Quedósele mirando el emperador y dijo a los que acompañaban «he perdido un barbero y no un senador». (Ego non RATIONALEM jussi, sed tonsorem acciri.)

¿Qué hubiera dicho Juliano al encontrarse con muchos diputados de éstos y de otros tiempos? Porque es en verdad curioso que para poner un caustico o para vender un tercio de arroz se exija una autorización del gobierno y un título profesional, y se discuta en las cámaras si el que no está armado con ese salvoconducto puede curar el hipo o arrancar un colmillo, y que quien ha de decidir de la suerte de la patria o quien va a sentarse en los sitiales de la Corte de Justicia no necesite más que una credencial, buena a juicio de los que están en el mismo caso.

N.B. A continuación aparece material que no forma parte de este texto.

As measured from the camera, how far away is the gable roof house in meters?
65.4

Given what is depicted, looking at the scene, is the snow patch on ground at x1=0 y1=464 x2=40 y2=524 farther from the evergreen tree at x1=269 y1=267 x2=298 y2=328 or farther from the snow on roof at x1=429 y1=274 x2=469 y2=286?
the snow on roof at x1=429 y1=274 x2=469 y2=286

¡Oh caprichos de la humanidad!


Y en ese trajín y afán
Hay hombre, miseria humana.
Que es duque por la mañana
Y por la tarde rufián.
 

Así dice en el Privado del virrey el inolvidable Rodríguez Galván, y decimos nosotros: hay hombre que armado de la bendición de sus padres lleva por esos mundos de Dios una locomotora que arrastra un tren y llega sin novedad a la estación final sólo porque, como antes se decía que hay un dios para los borrachos, ahora debe decirse que hay una providencia para los pasajeros de ferrocarril.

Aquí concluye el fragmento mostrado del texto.